Restate the records in their entirety, word for word.

╭─ Supplied entries

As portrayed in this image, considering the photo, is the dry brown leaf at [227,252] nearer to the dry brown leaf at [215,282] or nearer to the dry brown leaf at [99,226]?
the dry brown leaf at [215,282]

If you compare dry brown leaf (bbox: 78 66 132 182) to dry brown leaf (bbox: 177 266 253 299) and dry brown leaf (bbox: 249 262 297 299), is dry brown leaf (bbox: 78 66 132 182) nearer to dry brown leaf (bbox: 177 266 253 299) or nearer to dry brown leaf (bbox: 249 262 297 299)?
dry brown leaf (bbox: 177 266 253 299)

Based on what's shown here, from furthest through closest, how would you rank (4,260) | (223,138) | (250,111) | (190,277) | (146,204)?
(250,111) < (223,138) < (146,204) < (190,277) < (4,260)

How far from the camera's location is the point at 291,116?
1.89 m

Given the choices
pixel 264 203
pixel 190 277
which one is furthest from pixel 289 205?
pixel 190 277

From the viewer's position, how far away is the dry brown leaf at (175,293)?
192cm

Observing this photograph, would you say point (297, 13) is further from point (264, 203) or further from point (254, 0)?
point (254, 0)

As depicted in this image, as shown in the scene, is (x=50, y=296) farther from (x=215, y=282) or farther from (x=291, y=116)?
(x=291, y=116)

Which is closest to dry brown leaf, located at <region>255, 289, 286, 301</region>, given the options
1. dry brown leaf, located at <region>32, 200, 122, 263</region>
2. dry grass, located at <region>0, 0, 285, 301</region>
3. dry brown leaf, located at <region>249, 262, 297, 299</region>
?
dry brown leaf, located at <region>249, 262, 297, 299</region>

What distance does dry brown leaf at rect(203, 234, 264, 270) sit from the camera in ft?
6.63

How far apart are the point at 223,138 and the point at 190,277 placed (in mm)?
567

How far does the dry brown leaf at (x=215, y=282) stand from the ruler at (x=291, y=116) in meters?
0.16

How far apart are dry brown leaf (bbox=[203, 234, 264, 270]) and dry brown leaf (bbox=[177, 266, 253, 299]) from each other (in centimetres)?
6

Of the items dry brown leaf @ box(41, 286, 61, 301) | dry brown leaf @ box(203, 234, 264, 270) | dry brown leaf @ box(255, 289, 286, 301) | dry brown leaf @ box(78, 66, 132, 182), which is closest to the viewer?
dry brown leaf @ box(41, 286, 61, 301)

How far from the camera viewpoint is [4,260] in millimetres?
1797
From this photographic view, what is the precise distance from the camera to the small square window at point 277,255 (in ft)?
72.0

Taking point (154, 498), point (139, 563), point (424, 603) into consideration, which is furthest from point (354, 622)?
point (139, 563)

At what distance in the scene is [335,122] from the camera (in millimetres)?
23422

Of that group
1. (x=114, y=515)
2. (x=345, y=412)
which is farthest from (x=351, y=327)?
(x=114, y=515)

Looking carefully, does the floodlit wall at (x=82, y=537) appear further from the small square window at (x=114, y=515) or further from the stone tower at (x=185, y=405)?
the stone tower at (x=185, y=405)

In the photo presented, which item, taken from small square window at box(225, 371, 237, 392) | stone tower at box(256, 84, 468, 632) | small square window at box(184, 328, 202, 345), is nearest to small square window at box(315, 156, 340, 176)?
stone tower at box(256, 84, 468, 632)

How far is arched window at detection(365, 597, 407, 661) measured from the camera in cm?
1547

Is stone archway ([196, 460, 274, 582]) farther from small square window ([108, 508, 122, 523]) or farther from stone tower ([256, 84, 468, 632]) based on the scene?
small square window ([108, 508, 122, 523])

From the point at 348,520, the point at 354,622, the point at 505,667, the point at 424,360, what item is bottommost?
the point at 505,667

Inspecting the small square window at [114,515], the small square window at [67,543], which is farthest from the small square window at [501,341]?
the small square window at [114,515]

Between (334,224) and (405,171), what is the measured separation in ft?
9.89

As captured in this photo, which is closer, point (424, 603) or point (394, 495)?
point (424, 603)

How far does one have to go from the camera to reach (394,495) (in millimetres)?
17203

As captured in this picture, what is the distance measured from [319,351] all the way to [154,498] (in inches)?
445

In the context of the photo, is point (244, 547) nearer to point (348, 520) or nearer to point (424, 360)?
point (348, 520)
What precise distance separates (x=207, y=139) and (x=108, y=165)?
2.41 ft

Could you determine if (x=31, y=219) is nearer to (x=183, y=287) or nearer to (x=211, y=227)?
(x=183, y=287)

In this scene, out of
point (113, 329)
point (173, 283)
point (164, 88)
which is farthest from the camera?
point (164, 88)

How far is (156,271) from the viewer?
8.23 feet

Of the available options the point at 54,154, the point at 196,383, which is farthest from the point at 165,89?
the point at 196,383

╰─

Full output.
As portrayed in this image, considering the photo, is the dry brown leaf at [227,252] nearer to the dry brown leaf at [215,282] or nearer to the dry brown leaf at [99,226]?
the dry brown leaf at [215,282]

If you compare dry brown leaf (bbox: 78 66 132 182) to dry brown leaf (bbox: 177 266 253 299) and dry brown leaf (bbox: 249 262 297 299), is dry brown leaf (bbox: 78 66 132 182) nearer to dry brown leaf (bbox: 177 266 253 299) or nearer to dry brown leaf (bbox: 249 262 297 299)?
dry brown leaf (bbox: 177 266 253 299)

Based on what's shown here, from furthest through closest, how would you rank (4,260) | (223,138) | (250,111) | (190,277) | (146,204)?
(250,111) < (223,138) < (146,204) < (190,277) < (4,260)

How far from the camera's location is the point at 291,116?
1.89 m

Given the choices
pixel 264 203
pixel 190 277
which one is furthest from pixel 289 205?
pixel 190 277

From the viewer's position, how far away is the dry brown leaf at (175,293)?
192cm

Observing this photograph, would you say point (297, 13) is further from point (264, 203) or further from point (254, 0)?
point (254, 0)

As depicted in this image, as shown in the scene, is (x=50, y=296) farther from (x=215, y=282) or farther from (x=291, y=116)?
(x=291, y=116)

Which is closest to dry brown leaf, located at <region>255, 289, 286, 301</region>, given the options
1. dry brown leaf, located at <region>32, 200, 122, 263</region>
2. dry grass, located at <region>0, 0, 285, 301</region>
3. dry brown leaf, located at <region>249, 262, 297, 299</region>
?
dry brown leaf, located at <region>249, 262, 297, 299</region>

What distance does dry brown leaf at rect(203, 234, 264, 270) sit from the camera in ft?
6.63

How far apart are the point at 223,138 and the point at 190,277 placed (in mm)?
567

How far does the dry brown leaf at (x=215, y=282) stand from the ruler at (x=291, y=116) in meters?
0.16

How far apart are dry brown leaf (bbox=[203, 234, 264, 270]) and dry brown leaf (bbox=[177, 266, 253, 299]) from each other (in centimetres)?
6

Of the items dry brown leaf @ box(41, 286, 61, 301) | dry brown leaf @ box(203, 234, 264, 270) | dry brown leaf @ box(255, 289, 286, 301) | dry brown leaf @ box(78, 66, 132, 182), which is closest to the viewer?
dry brown leaf @ box(41, 286, 61, 301)

How far from the camera viewpoint is [4,260] in millimetres?
1797
From this photographic view, what is the precise distance from the camera to the small square window at point 277,255 (in ft)?
72.0

Taking point (154, 498), point (139, 563), point (424, 603) into consideration, which is furthest from point (354, 622)?
point (139, 563)

At what distance in the scene is [335,122] from the camera (in millimetres)?
23422

Of that group
1. (x=114, y=515)
2. (x=345, y=412)
which is farthest from (x=351, y=327)?
(x=114, y=515)

Looking carefully, does the floodlit wall at (x=82, y=537) appear further from the small square window at (x=114, y=515) or further from the stone tower at (x=185, y=405)?
the stone tower at (x=185, y=405)

In the photo presented, which item, taken from small square window at box(225, 371, 237, 392) | stone tower at box(256, 84, 468, 632) | small square window at box(184, 328, 202, 345), is nearest to small square window at box(315, 156, 340, 176)?
stone tower at box(256, 84, 468, 632)

How far is arched window at detection(365, 597, 407, 661) measured from the camera in cm?
1547

Is stone archway ([196, 460, 274, 582]) farther from small square window ([108, 508, 122, 523]) or farther from stone tower ([256, 84, 468, 632]) based on the scene?
small square window ([108, 508, 122, 523])

From the point at 348,520, the point at 354,622, the point at 505,667, the point at 424,360, what item is bottommost?
the point at 505,667

Inspecting the small square window at [114,515], the small square window at [67,543], which is farthest from the small square window at [501,341]?
the small square window at [114,515]

Between (334,224) and (405,171), what is the measured separation in ft?
9.89

As captured in this photo, which is closer, point (424, 603) or point (394, 495)?
point (424, 603)

How far does one have to go from the camera to reach (394,495) (in millimetres)?
17203

As captured in this picture, what is the distance measured from [319,351] all the way to [154,498] (in inches)?
445

In the context of the photo, is point (244, 547) nearer to point (348, 520) or nearer to point (424, 360)?
point (348, 520)
What precise distance separates (x=207, y=139) and (x=108, y=165)?
2.41 ft

Could you determine if (x=31, y=219) is nearer to (x=183, y=287) or nearer to (x=211, y=227)?
(x=183, y=287)

In this scene, out of
point (113, 329)
point (173, 283)
point (164, 88)
which is farthest from the camera?
point (164, 88)

How far is (156,271) from the viewer?
8.23 feet

Of the available options the point at 54,154, the point at 196,383, which is farthest from the point at 165,89?
the point at 196,383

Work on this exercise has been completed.